In [1]:
from elasticsearch_dsl import connections, Index, Q
from json import loads
from pandas import DataFrame, NA
from pathlib import Path

from fediverse_analysis.instance_data.analyze import Analyzer

In [2]:
ELASTIC_HOST = 'https://elasticsearch.srv.webis.de'
ELASTIC_PORT = 9200
ELASTIC_USER = 'wo84xel'
# As a way to hide the password at least from the notebook, enter a path to a file here, which only contains the password for Elastic.
ELASTIC_PASSWORD_FILE = Path('~/.local/share/passwords/webis-elasticsearch.txt').expanduser()
INDEX = 'corpus_mastodon_statuses*'

INSTANCE_DATA_PATH = Path('/mnt/ceph/storage/data-in-progress/data-teaching/theses/wstud-thesis-ernst/fedi_data/fedi_data_7.jsonl')
INSTANCES_PATH = Path('/mnt/ceph/storage/data-in-progress/data-teaching/theses/wstud-thesis-ernst/sample/03/instances.txt')
REMOVED_INSTANCES_PATH = Path('/mnt/ceph/storage/data-in-progress/data-teaching/theses/wstud-thesis-ernst/sample/03/instances_removed_for_crawling_errors.json')
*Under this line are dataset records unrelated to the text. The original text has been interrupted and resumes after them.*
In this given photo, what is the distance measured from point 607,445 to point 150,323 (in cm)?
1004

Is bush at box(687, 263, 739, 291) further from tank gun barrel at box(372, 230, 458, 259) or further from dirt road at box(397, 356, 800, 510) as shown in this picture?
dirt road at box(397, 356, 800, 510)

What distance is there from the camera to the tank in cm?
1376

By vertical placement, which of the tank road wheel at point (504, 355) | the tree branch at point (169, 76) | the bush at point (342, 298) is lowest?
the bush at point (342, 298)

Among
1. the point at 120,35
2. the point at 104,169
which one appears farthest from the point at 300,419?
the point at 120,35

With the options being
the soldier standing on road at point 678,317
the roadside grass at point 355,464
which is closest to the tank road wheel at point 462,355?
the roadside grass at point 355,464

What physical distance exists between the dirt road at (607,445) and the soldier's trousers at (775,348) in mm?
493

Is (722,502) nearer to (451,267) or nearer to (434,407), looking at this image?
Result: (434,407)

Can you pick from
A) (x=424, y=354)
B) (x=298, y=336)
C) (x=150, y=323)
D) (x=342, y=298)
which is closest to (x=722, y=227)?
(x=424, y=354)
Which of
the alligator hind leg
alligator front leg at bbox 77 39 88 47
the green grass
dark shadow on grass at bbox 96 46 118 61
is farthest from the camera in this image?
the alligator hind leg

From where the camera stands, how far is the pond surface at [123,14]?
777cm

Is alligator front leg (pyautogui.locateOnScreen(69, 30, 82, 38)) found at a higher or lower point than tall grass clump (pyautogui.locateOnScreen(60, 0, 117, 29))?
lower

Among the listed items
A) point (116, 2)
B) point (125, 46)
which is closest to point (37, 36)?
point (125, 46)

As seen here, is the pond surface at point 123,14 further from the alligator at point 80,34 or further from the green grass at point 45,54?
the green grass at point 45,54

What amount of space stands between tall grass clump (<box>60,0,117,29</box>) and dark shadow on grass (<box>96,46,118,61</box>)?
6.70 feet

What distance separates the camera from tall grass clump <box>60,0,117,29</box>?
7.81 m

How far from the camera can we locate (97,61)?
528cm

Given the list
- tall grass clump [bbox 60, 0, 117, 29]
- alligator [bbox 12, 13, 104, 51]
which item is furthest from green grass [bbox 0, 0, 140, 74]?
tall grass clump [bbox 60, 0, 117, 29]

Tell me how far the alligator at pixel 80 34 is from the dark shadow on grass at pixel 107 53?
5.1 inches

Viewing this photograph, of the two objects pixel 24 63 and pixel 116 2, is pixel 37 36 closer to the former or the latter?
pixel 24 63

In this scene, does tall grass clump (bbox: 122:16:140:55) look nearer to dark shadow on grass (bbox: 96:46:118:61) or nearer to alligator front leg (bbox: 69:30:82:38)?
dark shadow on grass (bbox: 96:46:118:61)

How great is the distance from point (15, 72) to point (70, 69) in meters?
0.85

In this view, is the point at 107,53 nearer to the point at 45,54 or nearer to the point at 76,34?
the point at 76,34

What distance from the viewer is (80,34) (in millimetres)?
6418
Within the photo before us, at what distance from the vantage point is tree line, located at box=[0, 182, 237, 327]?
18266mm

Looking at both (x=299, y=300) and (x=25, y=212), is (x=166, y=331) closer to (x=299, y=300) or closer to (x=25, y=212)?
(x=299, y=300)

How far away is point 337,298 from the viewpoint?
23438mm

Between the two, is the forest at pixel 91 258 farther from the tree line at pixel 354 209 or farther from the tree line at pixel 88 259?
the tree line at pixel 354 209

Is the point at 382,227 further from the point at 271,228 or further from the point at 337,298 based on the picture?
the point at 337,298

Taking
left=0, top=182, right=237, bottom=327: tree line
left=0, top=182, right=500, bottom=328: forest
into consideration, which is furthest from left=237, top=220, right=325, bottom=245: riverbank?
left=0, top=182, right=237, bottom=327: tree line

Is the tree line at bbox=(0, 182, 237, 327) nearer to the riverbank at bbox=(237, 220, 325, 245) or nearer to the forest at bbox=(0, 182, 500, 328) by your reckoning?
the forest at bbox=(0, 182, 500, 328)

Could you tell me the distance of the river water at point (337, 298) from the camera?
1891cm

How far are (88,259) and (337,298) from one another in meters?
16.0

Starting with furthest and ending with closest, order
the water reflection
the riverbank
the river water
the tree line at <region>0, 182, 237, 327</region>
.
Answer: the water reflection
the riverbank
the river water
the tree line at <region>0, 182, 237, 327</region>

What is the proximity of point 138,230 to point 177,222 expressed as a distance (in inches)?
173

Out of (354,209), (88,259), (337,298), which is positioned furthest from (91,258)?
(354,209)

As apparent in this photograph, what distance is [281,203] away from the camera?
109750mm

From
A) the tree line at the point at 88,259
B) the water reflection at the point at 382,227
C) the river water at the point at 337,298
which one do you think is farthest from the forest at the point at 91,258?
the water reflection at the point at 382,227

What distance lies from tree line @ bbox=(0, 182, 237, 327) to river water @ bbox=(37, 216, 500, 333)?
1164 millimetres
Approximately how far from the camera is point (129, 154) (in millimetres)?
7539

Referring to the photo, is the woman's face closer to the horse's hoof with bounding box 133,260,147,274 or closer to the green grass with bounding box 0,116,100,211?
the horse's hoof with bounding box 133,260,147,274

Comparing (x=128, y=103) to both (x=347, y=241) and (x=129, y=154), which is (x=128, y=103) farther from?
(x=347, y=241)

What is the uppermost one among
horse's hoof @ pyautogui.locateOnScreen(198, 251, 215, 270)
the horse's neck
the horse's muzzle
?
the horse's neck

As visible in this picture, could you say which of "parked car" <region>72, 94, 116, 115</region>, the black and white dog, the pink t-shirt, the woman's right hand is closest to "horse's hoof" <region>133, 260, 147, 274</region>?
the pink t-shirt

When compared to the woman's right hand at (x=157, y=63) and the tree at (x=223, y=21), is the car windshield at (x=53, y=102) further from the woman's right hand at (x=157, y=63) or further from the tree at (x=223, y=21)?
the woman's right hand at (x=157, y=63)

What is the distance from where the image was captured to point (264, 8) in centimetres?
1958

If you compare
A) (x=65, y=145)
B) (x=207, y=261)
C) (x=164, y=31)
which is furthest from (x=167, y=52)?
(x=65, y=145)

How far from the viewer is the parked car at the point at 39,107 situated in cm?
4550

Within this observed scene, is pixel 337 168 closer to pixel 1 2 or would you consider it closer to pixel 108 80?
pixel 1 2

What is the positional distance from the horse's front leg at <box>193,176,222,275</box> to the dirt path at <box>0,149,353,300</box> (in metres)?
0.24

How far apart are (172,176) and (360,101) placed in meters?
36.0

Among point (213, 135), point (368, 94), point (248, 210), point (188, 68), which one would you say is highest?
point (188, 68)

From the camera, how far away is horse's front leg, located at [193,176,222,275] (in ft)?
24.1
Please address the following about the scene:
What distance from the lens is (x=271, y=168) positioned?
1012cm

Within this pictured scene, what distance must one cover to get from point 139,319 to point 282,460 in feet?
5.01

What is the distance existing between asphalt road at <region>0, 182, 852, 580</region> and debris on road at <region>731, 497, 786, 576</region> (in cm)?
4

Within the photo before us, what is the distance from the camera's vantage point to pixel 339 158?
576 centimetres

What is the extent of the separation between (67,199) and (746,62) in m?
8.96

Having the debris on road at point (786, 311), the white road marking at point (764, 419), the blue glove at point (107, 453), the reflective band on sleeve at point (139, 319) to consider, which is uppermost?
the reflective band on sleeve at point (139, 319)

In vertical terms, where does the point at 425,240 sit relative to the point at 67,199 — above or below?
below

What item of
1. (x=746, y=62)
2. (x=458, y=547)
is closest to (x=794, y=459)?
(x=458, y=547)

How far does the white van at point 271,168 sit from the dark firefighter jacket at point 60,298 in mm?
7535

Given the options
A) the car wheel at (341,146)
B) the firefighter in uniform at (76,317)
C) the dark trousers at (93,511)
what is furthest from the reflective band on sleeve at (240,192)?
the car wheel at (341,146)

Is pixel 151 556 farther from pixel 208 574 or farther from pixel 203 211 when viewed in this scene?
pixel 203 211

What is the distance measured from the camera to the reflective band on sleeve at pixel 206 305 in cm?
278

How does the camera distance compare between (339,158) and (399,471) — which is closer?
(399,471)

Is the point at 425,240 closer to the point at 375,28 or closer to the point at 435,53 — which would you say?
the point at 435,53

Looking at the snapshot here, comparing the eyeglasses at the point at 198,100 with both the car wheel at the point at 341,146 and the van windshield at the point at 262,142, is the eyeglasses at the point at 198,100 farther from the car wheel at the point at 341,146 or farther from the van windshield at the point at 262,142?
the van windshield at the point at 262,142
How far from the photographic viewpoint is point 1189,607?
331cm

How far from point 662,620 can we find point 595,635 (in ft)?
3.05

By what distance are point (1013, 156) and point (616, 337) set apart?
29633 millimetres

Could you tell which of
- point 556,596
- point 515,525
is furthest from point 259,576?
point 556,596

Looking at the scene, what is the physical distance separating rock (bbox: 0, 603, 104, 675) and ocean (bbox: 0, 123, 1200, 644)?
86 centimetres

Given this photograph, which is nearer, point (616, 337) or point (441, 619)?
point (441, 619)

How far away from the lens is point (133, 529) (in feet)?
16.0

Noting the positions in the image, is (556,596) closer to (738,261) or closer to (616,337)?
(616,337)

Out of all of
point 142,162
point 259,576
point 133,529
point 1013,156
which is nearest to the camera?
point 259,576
NUM_EXPLICIT_INSTANCES = 10
# Upper bound for the number of buckets in Elastic aggs. Set a bit higher than the number of instances crawled.
SEARCH_MAX = 1100

In [3]:
# Connect to Elastic.
with ELASTIC_PASSWORD_FILE.open('r') as f:
    password = f.readline().strip()
elastic = connections.create_connection(
    hosts=ELASTIC_HOST + ':' + str(ELASTIC_PORT),
    basic_auth=(ELASTIC_USER, password),
    timeout=300
)

In [4]:
# Search Elastic for crawled federated data.
fed_data_search = Index(INDEX).search().params(size=0)
fed_data_search.aggs.bucket('instances', 'terms', field='crawled_from_instance.keyword', size=SEARCH_MAX)\
    .bucket('users', 'cardinality', field='account.handle.keyword')
fed_data_result = fed_data_search.execute()

In [5]:
# Search Elastic for crawled local data.
local_data_search = Index(INDEX).search().params(size=0).query('bool', filter=Q('term', is_local=True))
local_data_search.aggs.bucket('instances', 'terms', field='crawled_from_instance.keyword', size=SEARCH_MAX)\
    .bucket('users', 'cardinality', field='account.handle.keyword')
local_data_result = local_data_search.execute()

In [6]:
# Count instances and put index together.
buckets = fed_data_result.aggs['instances']['buckets']
## Determine the top 10 instances.
index = []
for i in range(NUM_EXPLICIT_INSTANCES):
    index.append(buckets[i]['key'])
instances = index.copy()
## Count 'others'.
others_str = str(len(buckets) - NUM_EXPLICIT_INSTANCES) + ' others'
index.append(others_str)
## Count 'all crawled'.
crawled_str = str(len(buckets)) + ' crawled'
index.append(crawled_str)

In [7]:
# Evaluate data
fed_posts = {}
fed_users = {}
local_posts = {}
local_users = {}
## Federated and local search results look the same, so we can do the same stuff twice.
for search_result, posts, users in (
    (fed_data_result, fed_posts, fed_users),
    (local_data_result, local_posts, local_users)
):
    ## list → dict
    data_dict = {
        entry['key']: {
            'doc_count': entry['doc_count'],
            'users': entry['users']['value']
        }
        for entry in search_result.aggs['instances']['buckets']
    }
    ## top 10
    for instance in instances:
        posts[instance] = data_dict[instance]['doc_count']
        users[instance] = data_dict[instance]['users']
        del data_dict[instance]
    ## Others / all crawled
    posts[others_str] = sum(v['doc_count'] for v in data_dict.values())
    posts[crawled_str] = sum(posts.values())
## Local users ~(top 10)
local_users[others_str] = sum(v['users']['value'] for v in local_data_result.aggs['instances']['buckets'])
## Local users all crawled
local_users[crawled_str] = sum(local_users.values())

In [8]:
# Federated users is not as easy – we need additional searches for these.
## Prepare Query for instances: ~(top 10)
not_top10_query = Q()
for instance in instances:
    not_top10_query = not_top10_query & ~Q("term", crawled_from_instance=instance)

In [9]:
## Federated, ~(top 10)
others_fed_users_search = Index(INDEX).search().params(size=0).query('bool', filter=not_top10_query)
others_fed_users_search.aggs.bucket('users', 'cardinality', field='account.handle.keyword')
others_fed_users_result = others_fed_users_search.execute()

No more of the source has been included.